Problem statement | Up to and including the line that contains "Credit: srisriravishankar-talkon-faith.blogspot.com", repeat the entries below exactly from the first line on. Do not carry over any pictures.

(Stored dataset items)
-=-=-=-=-
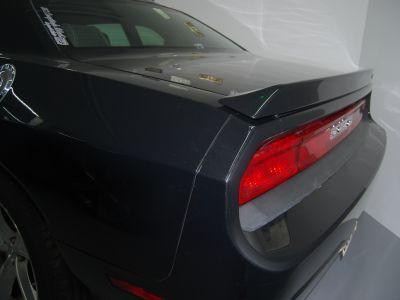 Dodge Challenger SRT8 2010 - <small></small> 41.900 € <small>TTC</small> - #4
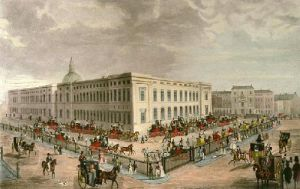 General Post Office (Restrike Etching) by James Pollard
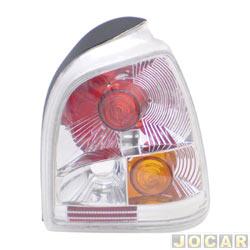 Lanterna traseira tuning - alternativo - Inovox (RCD) - Gol 1995 até 1999 - linha Evolution - encaixe Arteb - branca - lado do passageiro - cada (unidade) - I2350
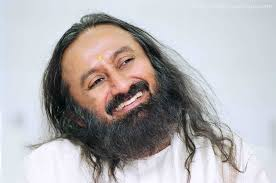 Credit: srisriravishankar-talkon-faith.blogspot.com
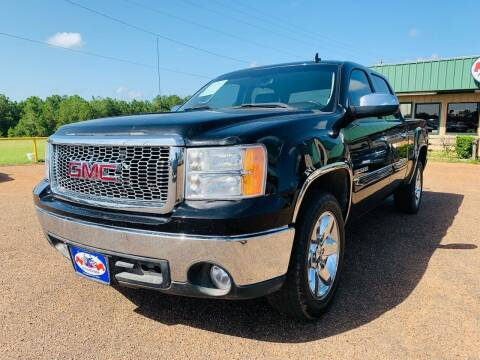 2013 GMC Sierra 1500 for sale at JC Truck and Auto Center in Nacogdoches TX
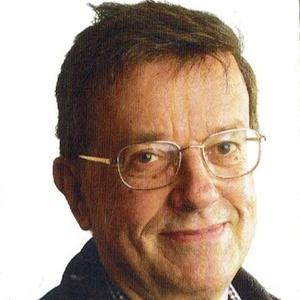 Photo of David Godfrey Elliott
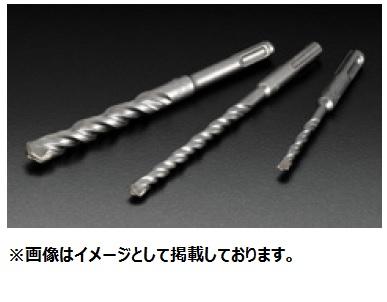 ハウスビーエム HouseBM ZSL-14520 インパクトZ軸ビット(SDSタイプ)(軽量ハンマードリル用) ZSLタイプ(スーパーロングサイズ) 刃先径:14.5mm 1入
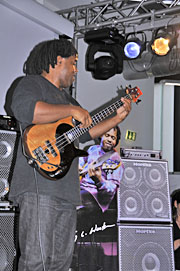 FEEL THE BASS, Mannheim 2009: Victor Wooten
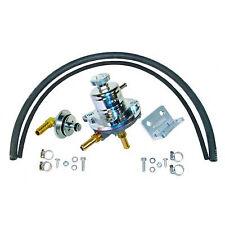 1x Sytec 1:1 Regulador de presión del combustible Kit (PLATA) (vk-sar-ka3.8-s)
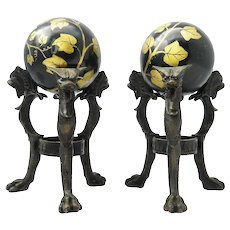 Pair Tripod Bronze Stands with Chimera and Balls painted Ivy
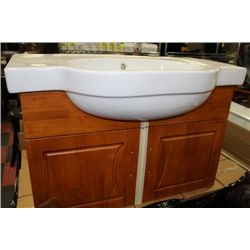 NEW WOOD FLOATING BATHROOM VANITY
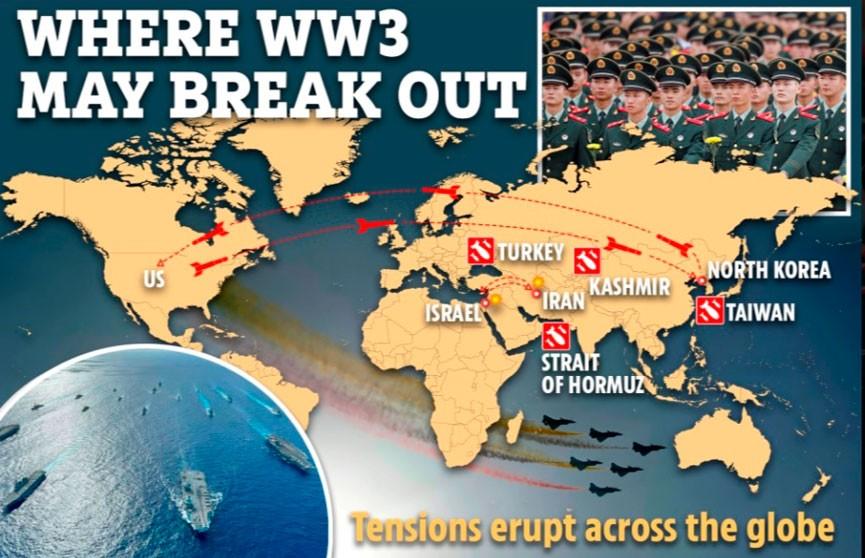The Sun опубликовало карту третьей мировой войны
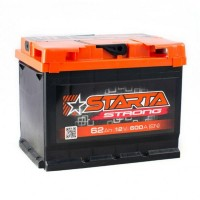 Акумулятор STARTA STRONG 62Ah L 600A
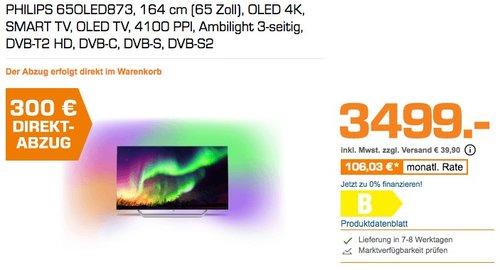 PHILIPS 65OLED873 164 cm (65 Zoll) OLED 4K SMART TV Ambilight 3-seitig - jetzt 9% billiger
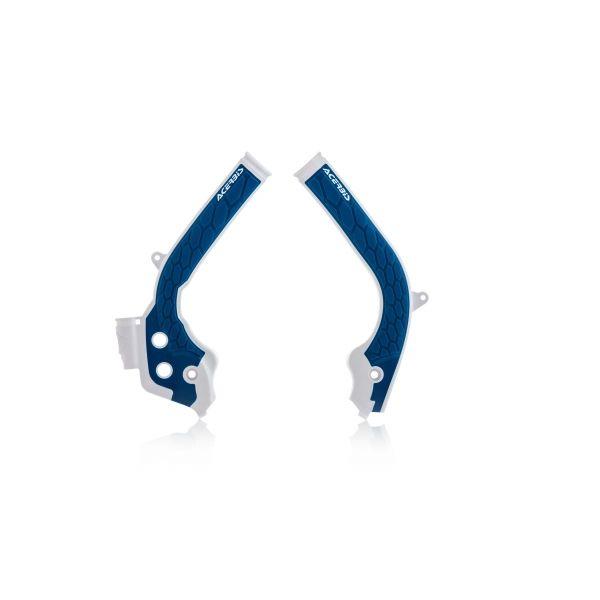 Scuturi moto Acerbis Protectii Cadru X-Grip KTM EXC/EXC-F 2017-2020 White/Blue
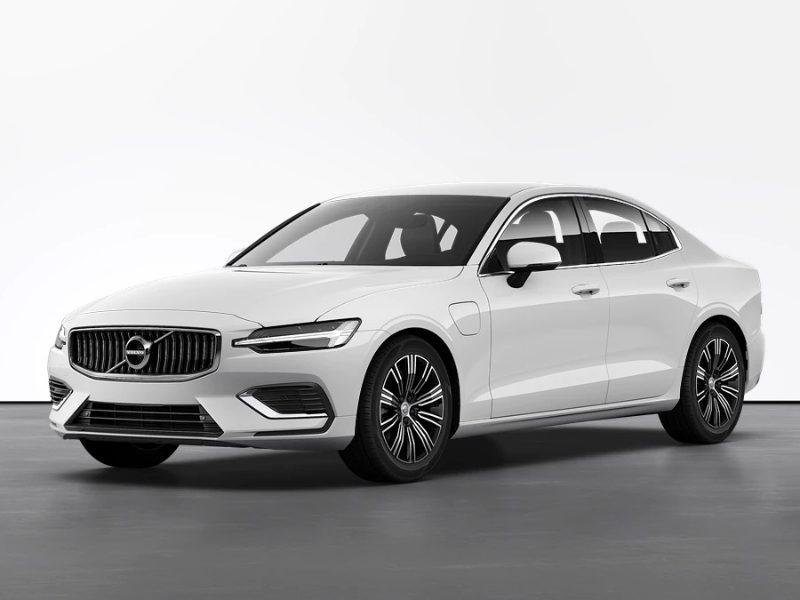 Volvo S60 Plug-in Hybrid Inscription vergelijk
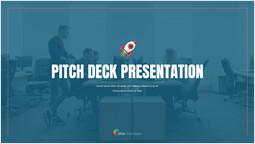 Presentation Layout Design Cover Presentation Slides_00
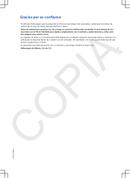Volkswagen Vento (2017) Seite 3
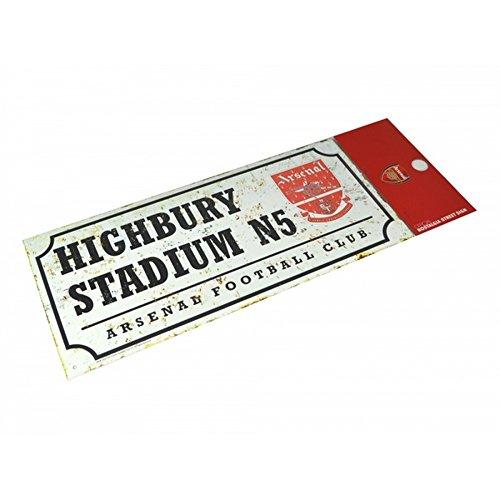 offizielles Arsenal FC Metallschild im Retrolook mit altem Clubwappen und ehemaliger Stadionadresse (Einheitsgröße) (Weiß)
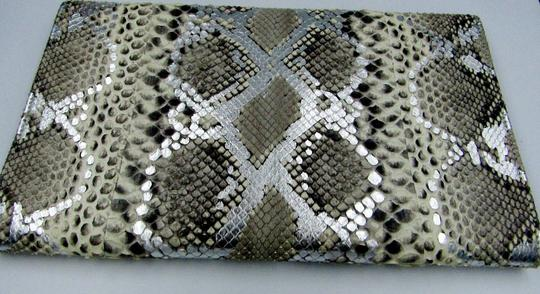 Jimmy Choo Python Envelope Flap Snake Multicolor Clutch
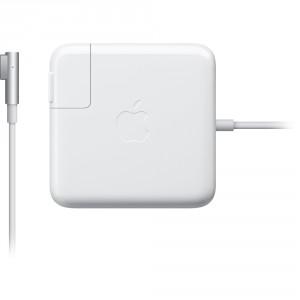 Apple MagSafe hálózati adapter 60 Wattos Gyári minőségű (13-es MacBook Pro-hoz)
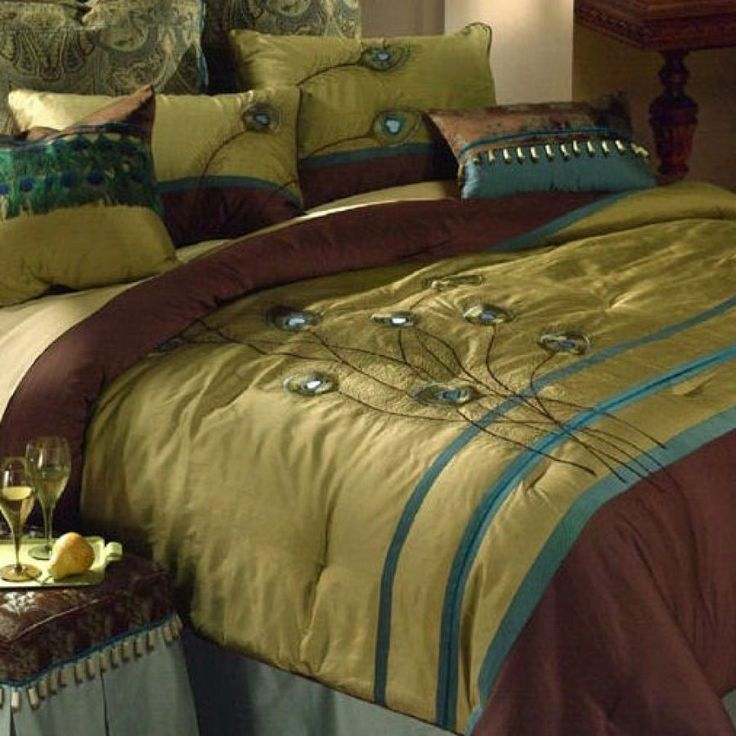 Since Matthew Won 39 T Let Me Have A Cemetery Themed Bedroom I Am Considering Peacocks Home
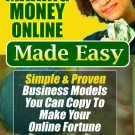 Making Money Online Made Easy Ebook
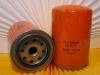 Фильтр ЕКО-024 (стандарт)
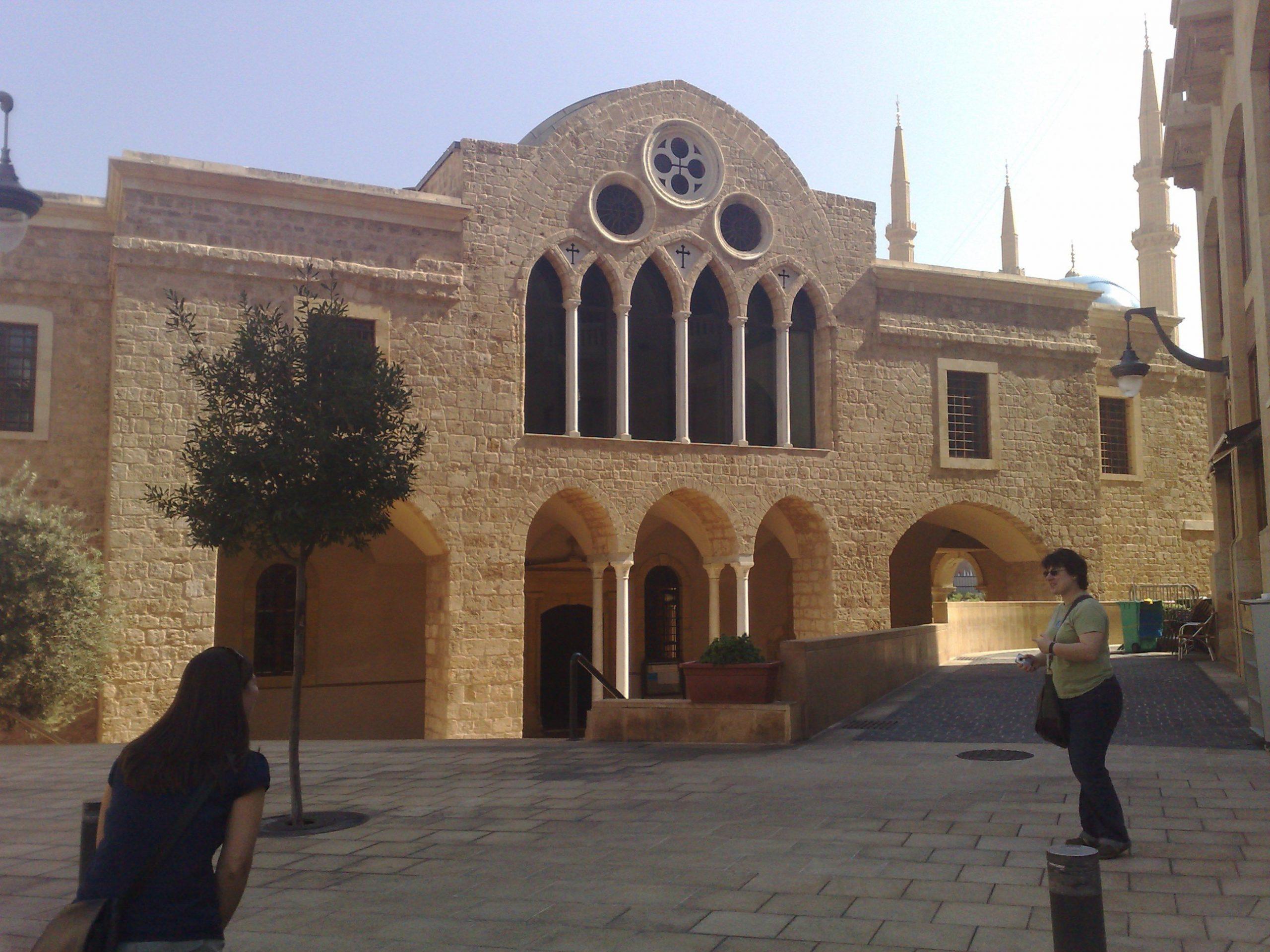 Beirut 4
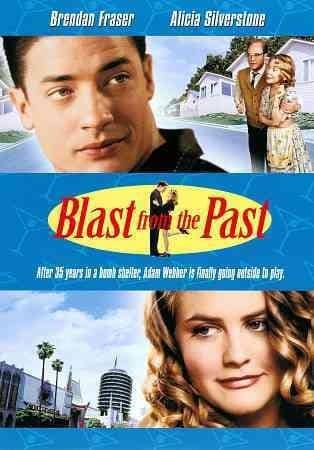 Blast from the Past (DVD) - Thumbnail 0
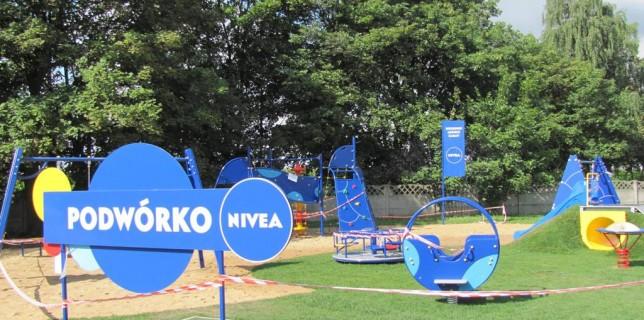 Plac zabaw NIVEA przekazany Gminie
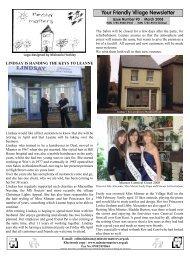 Your Friendly Village Newsletter - Minster Matters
-=-=-=-=-
Response to the exercise |
 Dodge Challenger SRT8 2010 - <small></small> 41.900 € <small>TTC</small> - #4
 General Post Office (Restrike Etching) by James Pollard
 Lanterna traseira tuning - alternativo - Inovox (RCD) - Gol 1995 até 1999 - linha Evolution - encaixe Arteb - branca - lado do passageiro - cada (unidade) - I2350
 Credit: srisriravishankar-talkon-faith.blogspot.com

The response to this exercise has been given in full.